The massively diltutive equity offering was seen as putting a floor on the stock price and curing their leverage problem.

they went bankrupt 9 months later.

Ferrari321 said...

FYI Sakwa already resigned so that rating is probably old / meaningless

Anonymous said...

Hey, you got your stock dilution in my SRS!!

Hey, you got your SRS in my stock dilution!!!

Mmmmmm....two great tastes perfect together.

Mark said...

Jeez, you are too quick

Was going to go with "They're back...!" theme myself

http://www.fundmymutualfund.com/2009/04/prologis-pld-with-massive-115m-shares.html

I will eagerly await on your site for the flow of upgrades tomorrow. Now we await the natural 2:1 reverse split that has to be coming soon (100% dilutive offering by some lame REIT)

___ said...

This kind of dilution reminds me of the equity/convert raising tech sloths lvlt, lu, nt, slr, flex, samn did last recession.

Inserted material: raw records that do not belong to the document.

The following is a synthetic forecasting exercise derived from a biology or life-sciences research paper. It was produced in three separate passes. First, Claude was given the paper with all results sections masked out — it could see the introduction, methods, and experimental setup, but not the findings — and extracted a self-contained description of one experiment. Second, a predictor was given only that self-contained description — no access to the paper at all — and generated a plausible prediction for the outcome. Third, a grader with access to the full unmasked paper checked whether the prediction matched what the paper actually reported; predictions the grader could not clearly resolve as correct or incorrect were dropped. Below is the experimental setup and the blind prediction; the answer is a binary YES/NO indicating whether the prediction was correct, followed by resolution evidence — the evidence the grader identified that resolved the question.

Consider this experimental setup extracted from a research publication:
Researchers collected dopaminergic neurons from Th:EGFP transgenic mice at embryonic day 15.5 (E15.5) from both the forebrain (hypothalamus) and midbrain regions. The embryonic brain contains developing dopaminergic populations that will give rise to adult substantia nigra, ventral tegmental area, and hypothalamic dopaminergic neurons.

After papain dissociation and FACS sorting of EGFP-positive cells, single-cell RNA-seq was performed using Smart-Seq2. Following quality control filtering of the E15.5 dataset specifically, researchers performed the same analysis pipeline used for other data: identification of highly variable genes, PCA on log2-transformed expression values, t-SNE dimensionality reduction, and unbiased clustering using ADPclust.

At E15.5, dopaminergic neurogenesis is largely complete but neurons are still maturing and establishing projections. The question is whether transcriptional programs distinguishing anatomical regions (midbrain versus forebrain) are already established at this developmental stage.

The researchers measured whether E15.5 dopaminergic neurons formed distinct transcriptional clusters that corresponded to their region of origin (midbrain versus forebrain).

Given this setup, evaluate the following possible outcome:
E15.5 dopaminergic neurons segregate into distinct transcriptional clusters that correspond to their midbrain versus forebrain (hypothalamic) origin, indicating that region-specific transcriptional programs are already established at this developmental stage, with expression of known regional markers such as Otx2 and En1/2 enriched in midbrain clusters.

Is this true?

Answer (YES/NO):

Mountain of cash. Bad balance sheet. Maturities pushed out through opportunistic capital raising. Too much capacity and declining pricing.

___ said...

It will be fun to watch once these guys begin burning cash.

Can you feel the burn????

Anonymous said...

PLD ended up selling 155 mln shares, with another 22.8mln to cover overallotments. So dilution is more like 65%.